After the molten resin in the cavity is formed through the step (IV), the valve pin 50 is raised to the upper limit position in the state shown in FIG. 1, and then the movable die 12 is separated from the fixed die 11 The molded product is taken out from the cavity 13.

11; Fixed die 12: movable die
13: cavity 13a: gate surface
21: gate block 22: gate
22a: Gate inlet 30: Nozzle part
31: molten resin passage 31a: inlet
31b: outlet 33: valve pin hole
40: Manifold folder 41: Runner
50: valve pin 51: connection passage
51a: inlet 51b: outlet
53: cam track 53a: straight groove
53b: helical groove 55: cam pin
60: upper plate 61, 62, 63, 64:
70: first piston 71: first chamber
72: second chamber 80: second piston
81: third chamber 82: fourth chamber

Claims

A gate 22 formed to be inclined at a predetermined angle with respect to the surface 13a of the cavity 13 and a molten resin passage 31 for guiding the molten resin of the runner 41 on the side of the manifold 40 to the cavity 13 side And a nozzle portion 30 formed in the fixing die 11 by forming a valve pin hole 33. The inlet 22a of the gate 22 and the outlet 31b of the molten resin passage 31 A gate valve apparatus for opening and closing the inclined gate (22) in a hot runner injection mold opened in an inner wall of the valve pin hole (33)
Wherein the gate valve device comprises:
A connecting passage 51 for slidably moving in the valve pin hole 33 and for connecting the outlet 31b of the molten resin passage 31 and the inlet 22a of the gate 22 to each other, A valve pin (50) provided;
A first piston 70 for raising or lowering the valve pin 50 in the longitudinal direction and a second piston 80 for vertically moving up and down by supporting the valve pin 50 in a slidable manner, Piston mechanism; And
When the second piston 80 reciprocates linearly between the upper limit position and the lower limit position, the linear reciprocating movement of the second piston 80 is controlled such that the connection passage 51 of the valve pin 50 is communicated with the molten resin passage 31 Of the gate 22 and the outlet 31b of the molten resin passage 31 and the inlet 22a of the gate 22 and the outlet 31b of the molten resin passage 31 and the inlet 22a of the gate 22, To the rotary operation of the valve pin (50), which rotates reciprocally between the valve member (50) and the valve member (50).

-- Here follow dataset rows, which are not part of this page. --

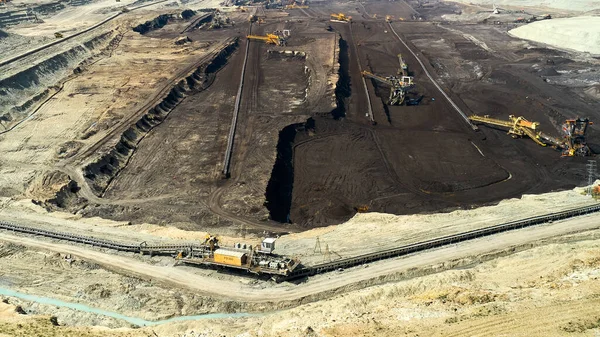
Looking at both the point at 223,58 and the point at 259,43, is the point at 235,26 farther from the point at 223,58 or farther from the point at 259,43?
the point at 223,58

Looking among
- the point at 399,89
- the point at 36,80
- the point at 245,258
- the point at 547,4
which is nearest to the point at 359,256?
the point at 245,258

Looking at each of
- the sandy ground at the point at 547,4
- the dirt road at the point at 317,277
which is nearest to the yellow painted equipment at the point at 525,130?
the dirt road at the point at 317,277

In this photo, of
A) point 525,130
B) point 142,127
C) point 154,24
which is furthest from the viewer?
point 154,24

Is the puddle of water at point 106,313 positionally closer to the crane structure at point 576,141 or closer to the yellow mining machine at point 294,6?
the crane structure at point 576,141

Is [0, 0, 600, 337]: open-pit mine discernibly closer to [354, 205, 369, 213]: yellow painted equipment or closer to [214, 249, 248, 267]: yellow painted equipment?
[214, 249, 248, 267]: yellow painted equipment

The method according to claim 1,
The cam mechanism includes at least one cam pin (55) fixed to the side wall of the second piston (80) radially protruding from the second piston (80) toward the outer peripheral surface of the valve pin (50); A straight groove 53a extending in the longitudinal direction on the outer circumferential surface of the valve pin 50 and a helical groove 53b formed continuously at an upper end of the straight groove 53a at a constant helical angle 53), and the tip of the corresponding cam pin (55) is slidably accommodated in the cam track (53).

3. The method of claim 2,
When the first piston 70 is raised to the upper limit position, the lower side wall of the valve pin 50 opens the gate inlet 22a and simultaneously closes the outlet 31b of the molten resin passage 31 When the first piston 70 is lowered to the lower limit position, the lower side wall of the valve pin 50 is connected to the gate inlet 22a and the outlet 31b of the molten resin passage 31 To the lower limit position where it closes the gate valve.

3. The method of claim 2,
When the second piston 80 moves to the lower limit position, the outer circumferential surface of the valve pin 50 is rotated to a position where it cuts off the outlet 31b of the molten resin passage 31 and the gate inlet 22a When the second piston 80 is moved to the upper limit position, the valve pin 50 is rotated by the cam mechanism so that the connecting passage 51 of the valve pin 50 is connected to the outlet of the molten resin passage 31 31b) and the inlet (22a) of the gate (22) are communicated with each other.

The method according to claim 1,
Wherein the gate (22) is formed in a curved surface with a gently convex upper side wall of the passage.